— TEXTO PROPUESTO —
============

La soberanía es la facultad de una nación para decidir por sí misma, libre de tutelas externas. Un pueblo sin soberanía es como un individuo sin libertad: su destino queda sometido a la voluntad ajena. En la historia argentina la pérdida de soberanía ha sido consecuencia de un bloque histórico de larga duración que implica a las élites locales asociadas con intereses foráneos en articulación con un aparato estatal garante de sus beneficios en detrimento de la autonomía nacional. Este bloque opera bajo la lógica de la revolución pasiva, un mecanismo que canaliza las demandas sociales generando la ilusión de cambio sin alterar sustancialmente las estructuras de poder. Así, la dominación hegemónica se impone más bien mediante reformas parciales impulsadas “desde arriba” que por la fuerza, utilizando los dispositivos materiales de lo institucional, lo legal, lo financiero y lo diplomático. A estos se suman dispositivos culturales e ideológicos de dominación cuya narrativa, investida de autoridad simbólica, encubre, naturaliza y legitima la subordinación externa. Revelar y comprender ambos entramados es condición indispensable para toda estrategia de recuperación soberana.

============

— DATOS EXTRAÍDOS —

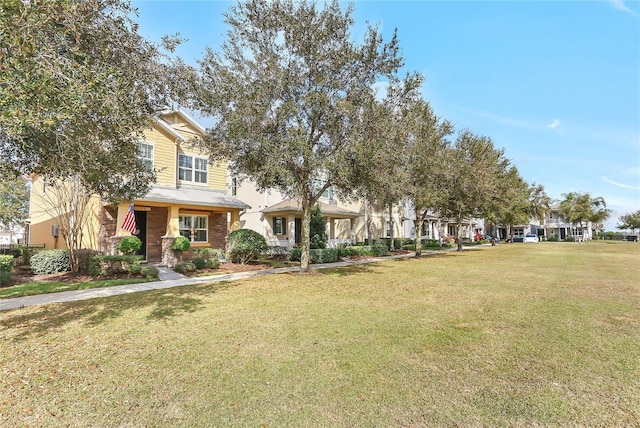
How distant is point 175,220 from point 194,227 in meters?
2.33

============

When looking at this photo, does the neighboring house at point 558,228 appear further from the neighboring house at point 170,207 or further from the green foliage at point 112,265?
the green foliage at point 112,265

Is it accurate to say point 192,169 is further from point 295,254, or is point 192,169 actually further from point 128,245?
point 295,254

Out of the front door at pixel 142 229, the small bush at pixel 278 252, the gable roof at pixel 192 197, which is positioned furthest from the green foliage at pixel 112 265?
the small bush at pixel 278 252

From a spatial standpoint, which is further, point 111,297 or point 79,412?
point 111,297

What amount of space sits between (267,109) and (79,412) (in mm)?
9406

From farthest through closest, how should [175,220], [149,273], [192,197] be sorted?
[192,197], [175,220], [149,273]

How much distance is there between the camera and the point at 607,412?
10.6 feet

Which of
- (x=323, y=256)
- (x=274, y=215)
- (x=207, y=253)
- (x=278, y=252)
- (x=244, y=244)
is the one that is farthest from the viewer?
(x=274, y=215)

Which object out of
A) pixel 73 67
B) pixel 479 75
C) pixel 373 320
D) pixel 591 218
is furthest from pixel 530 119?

============

— ACTIVIDAD —
¿Podrías proseguir el texto sobre la soberanía argentina a partir de su última oración?

— RESPUESTA ESCRITA —
La pérdida de soberanía constituye un fenómeno transhistórico, un patrón persistente de subordinación estructural que se reconfigura a lo largo de los siglos. Aunque adopta formas nuevas —más o menos encubiertas—, reaparece con fuerza ante cada ensayo de reivindicación nacional. No se trata de una categoría abstracta o atemporal: ocurre en la historia, se inscribe en procesos concretos y muta con el desarrollo de las relaciones de fuerza. Su continuidad evidencia un conflicto de poder irresuelto, el tira y afloje entre el bloque oligárquico-transnacional y el bloque nacional-popular soberanista, encarnado históricamente en el federalismo artiguista, el rosismo, el yrigoyenismo y el peronismo. Existe una hegemonía en disputa, no un dominio consolidado. Si el conflicto estuviera resuelto plenamente no sería necesario recurrir a la revolución pasiva (cuya función es contener, cooptar o desviar los intentos emancipatorios) como forma de neutralización. Pero la ofensiva por el dominio total no se detiene. Enfrentarla exige una respuesta política de raíz, sin más dilaciones.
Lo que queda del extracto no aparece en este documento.